EXCERPT TO READ:
--- Start ---

So again,
Just a reminder of non-violence as a practice,
Like meditation as a practice,
And that the more we're able to practice it,
The more our capacity to engage in non-violence expands.
And so we'll enter a short practice period where we are going to be bringing to our attention a person that we are in conflict with.
It's not the person that you are in the deepest,
Heaviest conflict with,
Perhaps on a scale from 1 to 10,
With 10 being the most difficult conflict you're in in your life,
Something around a 4 or a 5.
So take a second to think of a person that you may want to engage in this practice with.
And as you begin to think of someone,
I want to invite everyone to settle into their bodies,
To begin to notice your breaths.
Notice in each moment where in the cycle of breath you're in,
In this exact moment,
Are you breathing in?
Are you breathing out?
Are you at that short transition moment between the in-breath and the out-breath?
Beginning to feel your body as well,
Feeling the weight of your body against the chair,
The weight of your feet on the ground,
The weight of your hands on your knees.
And just beginning to settle and to quiet your mind,
Breathing in spaciousness,
Breathing out tension,
Breathing in and breathing out.
Now try to invite an image of this person.
This doesn't have to be a person that you know personally,
Perhaps it's a politician that you disagree with,
Or a celebrity that has made comments recently you disagree with,
Someone on social media that you have disagreements with,
Whoever they may be.
Just imagine that person sitting in front of you and really invite them into your awareness.
Try to notice how they're sitting in front of you,
Noticing their facial features,
What are they wearing,
How are they looking at you.
And as you notice this person sitting across from you,
What do you notice in your own body?
As you sit across from this person,
Are there any feelings that emerge,
Any sensations in your body?
And stick with those feelings,
Stick with those sensations,
And see if you notice what these feelings,
What these sensations may be telling you.
Perhaps you feel some tension because of the conflict you're in with this person,
But perhaps this tension,
This feeling,
Is also pointing you to something older,
An older wound that you carry,
Or an unmet need.
Whatever it might be,
Give that feeling,
Give that sensation some space in your body to be pleasant,
To welcome that feeling,
To welcome that sensation.
As much as this feeling,
This sensation may be causing some amount of discomfort,
Some pain,
Try to acknowledge that in some way,
It's actually trying to protect you,
Or to perhaps help you meet an unmet need.
Perhaps repeating these words,
Thank you anger,
Thank you pain,
For showing me what's important.
Thank you fear,
For protecting me and keeping me aware of possible risks.
Thank you frustration,
For revealing where I might feel stuck.
Thank you sadness,
For helping me recognize my longing for connection and belonging.
Thank you jealousy,
For showing me what I value and aspire to.
Thank you doubt,
For encouraging me to seek clarity and understanding.
And asking this feeling,
If it's willing to give you just a little bit of space.
You're not shutting this feeling down,
You're not pretending that it's not there.
And if you need to,
Try making a promise to this feeling,
To this sensation,
That you'll come back to it later and give it even more space in your system.

--- End ---

STATED EXERCISE 1:
From the non-violence meditation, list every feeling that the listener is invited to thank by name.

STORED RECORDS:
--- Start ---

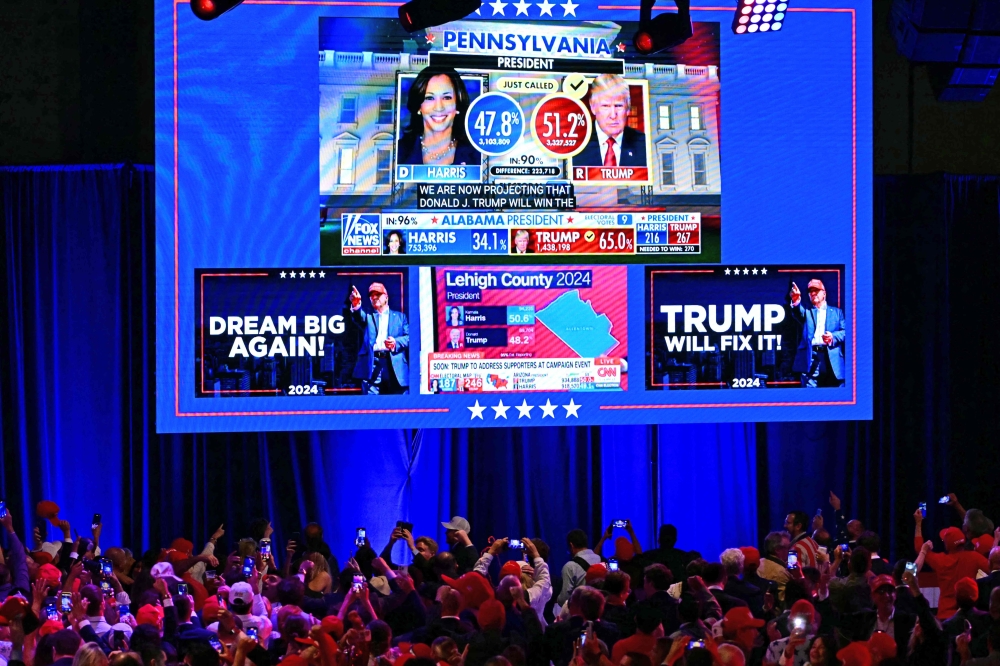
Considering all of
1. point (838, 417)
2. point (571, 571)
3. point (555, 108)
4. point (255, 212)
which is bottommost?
point (571, 571)

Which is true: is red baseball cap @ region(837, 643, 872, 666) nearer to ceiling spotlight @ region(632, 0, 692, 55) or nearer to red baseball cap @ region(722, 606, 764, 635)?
red baseball cap @ region(722, 606, 764, 635)

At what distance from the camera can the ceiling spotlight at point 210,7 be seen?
28.7ft

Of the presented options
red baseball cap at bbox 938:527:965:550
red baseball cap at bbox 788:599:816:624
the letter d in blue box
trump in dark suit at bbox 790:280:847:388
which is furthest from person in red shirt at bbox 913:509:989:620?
the letter d in blue box

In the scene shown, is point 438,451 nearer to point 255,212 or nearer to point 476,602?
point 255,212

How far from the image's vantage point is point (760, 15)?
1008 centimetres

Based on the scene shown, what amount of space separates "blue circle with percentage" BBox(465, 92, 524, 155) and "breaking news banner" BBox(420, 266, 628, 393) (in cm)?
93

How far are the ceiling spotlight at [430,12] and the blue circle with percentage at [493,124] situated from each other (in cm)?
109

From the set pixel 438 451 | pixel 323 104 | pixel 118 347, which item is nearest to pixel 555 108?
pixel 323 104

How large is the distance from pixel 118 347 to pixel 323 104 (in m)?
2.85

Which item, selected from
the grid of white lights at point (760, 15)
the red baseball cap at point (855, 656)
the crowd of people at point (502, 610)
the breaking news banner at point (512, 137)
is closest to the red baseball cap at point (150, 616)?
the crowd of people at point (502, 610)

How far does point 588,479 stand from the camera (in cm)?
1209

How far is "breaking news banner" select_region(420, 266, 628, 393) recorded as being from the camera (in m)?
10.5

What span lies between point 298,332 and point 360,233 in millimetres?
886

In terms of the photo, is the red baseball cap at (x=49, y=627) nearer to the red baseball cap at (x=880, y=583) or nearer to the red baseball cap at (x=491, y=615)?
the red baseball cap at (x=491, y=615)
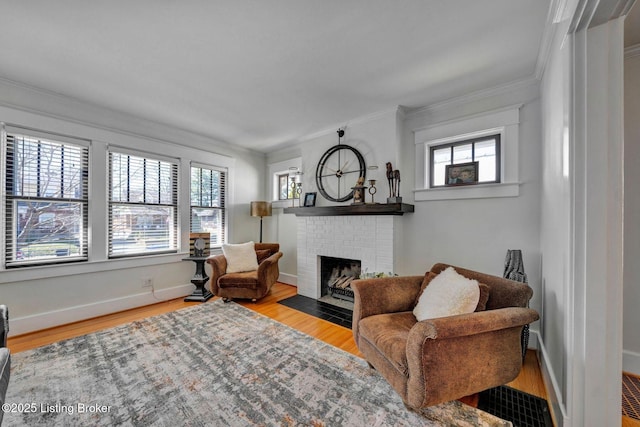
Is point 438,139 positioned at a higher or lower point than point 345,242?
higher

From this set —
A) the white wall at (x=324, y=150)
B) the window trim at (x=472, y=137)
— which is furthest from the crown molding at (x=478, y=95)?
the white wall at (x=324, y=150)

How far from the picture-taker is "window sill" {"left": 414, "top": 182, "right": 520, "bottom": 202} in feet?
7.80

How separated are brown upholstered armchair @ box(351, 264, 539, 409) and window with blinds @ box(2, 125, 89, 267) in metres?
3.43

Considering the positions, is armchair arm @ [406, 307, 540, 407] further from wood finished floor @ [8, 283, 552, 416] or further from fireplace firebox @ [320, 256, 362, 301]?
fireplace firebox @ [320, 256, 362, 301]

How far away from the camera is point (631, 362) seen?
1859 mm

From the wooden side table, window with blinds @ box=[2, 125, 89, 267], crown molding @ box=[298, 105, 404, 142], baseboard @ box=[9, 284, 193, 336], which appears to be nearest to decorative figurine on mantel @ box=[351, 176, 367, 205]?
crown molding @ box=[298, 105, 404, 142]

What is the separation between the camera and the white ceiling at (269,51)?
5.12 ft

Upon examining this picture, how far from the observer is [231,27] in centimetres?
170

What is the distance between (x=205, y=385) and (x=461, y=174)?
301 centimetres

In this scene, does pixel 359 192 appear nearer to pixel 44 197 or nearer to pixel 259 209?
pixel 259 209

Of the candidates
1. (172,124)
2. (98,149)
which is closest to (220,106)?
(172,124)

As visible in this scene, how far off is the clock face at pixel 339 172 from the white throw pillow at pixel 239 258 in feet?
→ 4.71

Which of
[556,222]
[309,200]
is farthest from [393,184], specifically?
[556,222]

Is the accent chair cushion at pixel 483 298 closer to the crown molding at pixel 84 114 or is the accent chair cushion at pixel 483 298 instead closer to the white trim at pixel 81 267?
the white trim at pixel 81 267
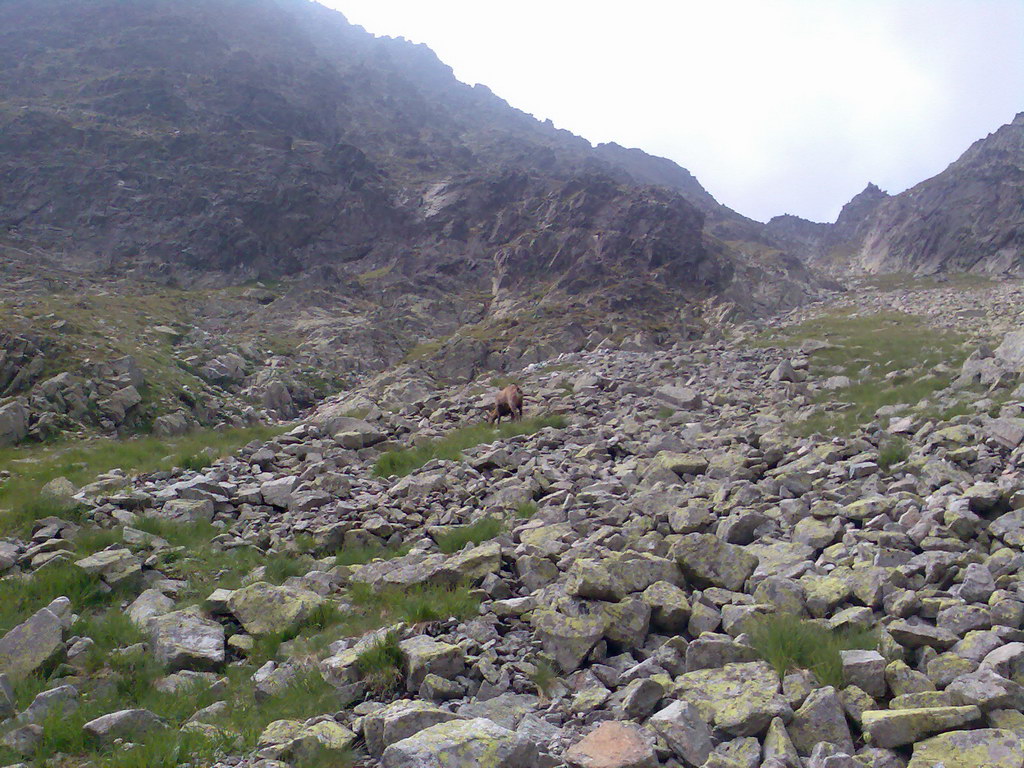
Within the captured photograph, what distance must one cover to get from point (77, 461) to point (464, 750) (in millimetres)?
14177

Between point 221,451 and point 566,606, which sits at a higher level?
point 566,606

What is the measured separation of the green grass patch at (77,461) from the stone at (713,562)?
978 cm

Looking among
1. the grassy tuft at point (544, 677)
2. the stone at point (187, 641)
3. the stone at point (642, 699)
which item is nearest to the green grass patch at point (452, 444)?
the stone at point (187, 641)

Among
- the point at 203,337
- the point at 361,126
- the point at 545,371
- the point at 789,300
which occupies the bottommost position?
the point at 203,337

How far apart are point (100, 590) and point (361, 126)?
11912 cm

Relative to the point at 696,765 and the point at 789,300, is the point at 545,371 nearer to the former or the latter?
the point at 696,765

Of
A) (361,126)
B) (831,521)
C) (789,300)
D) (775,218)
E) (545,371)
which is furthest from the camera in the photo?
(775,218)

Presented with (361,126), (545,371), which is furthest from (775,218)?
(545,371)

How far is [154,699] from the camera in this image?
5.62 meters

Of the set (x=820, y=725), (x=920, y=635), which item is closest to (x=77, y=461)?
(x=820, y=725)

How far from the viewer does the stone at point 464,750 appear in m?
4.23

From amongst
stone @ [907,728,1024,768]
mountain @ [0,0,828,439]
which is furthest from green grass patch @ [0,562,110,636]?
mountain @ [0,0,828,439]

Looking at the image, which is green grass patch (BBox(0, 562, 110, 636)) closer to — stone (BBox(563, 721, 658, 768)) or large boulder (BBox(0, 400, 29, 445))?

--- End ---

STATED EXERCISE 2:
Identify every line of the entries that contains the string "baseball", and copy each such line. Case counts.

CORRECT RESULT 1:
anger, pain, fear, frustration, sadness, jealousy, doubt

CORRECT RESULT 2:
Which is true: is red baseball cap @ region(837, 643, 872, 666) nearer to ceiling spotlight @ region(632, 0, 692, 55) or nearer to red baseball cap @ region(722, 606, 764, 635)?
red baseball cap @ region(722, 606, 764, 635)
red baseball cap at bbox 938:527:965:550
red baseball cap at bbox 788:599:816:624
the red baseball cap at point (855, 656)
is closest to the red baseball cap at point (150, 616)?
In terms of the photo, is the red baseball cap at (x=49, y=627) nearer to the red baseball cap at (x=880, y=583) or nearer to the red baseball cap at (x=491, y=615)?
the red baseball cap at (x=491, y=615)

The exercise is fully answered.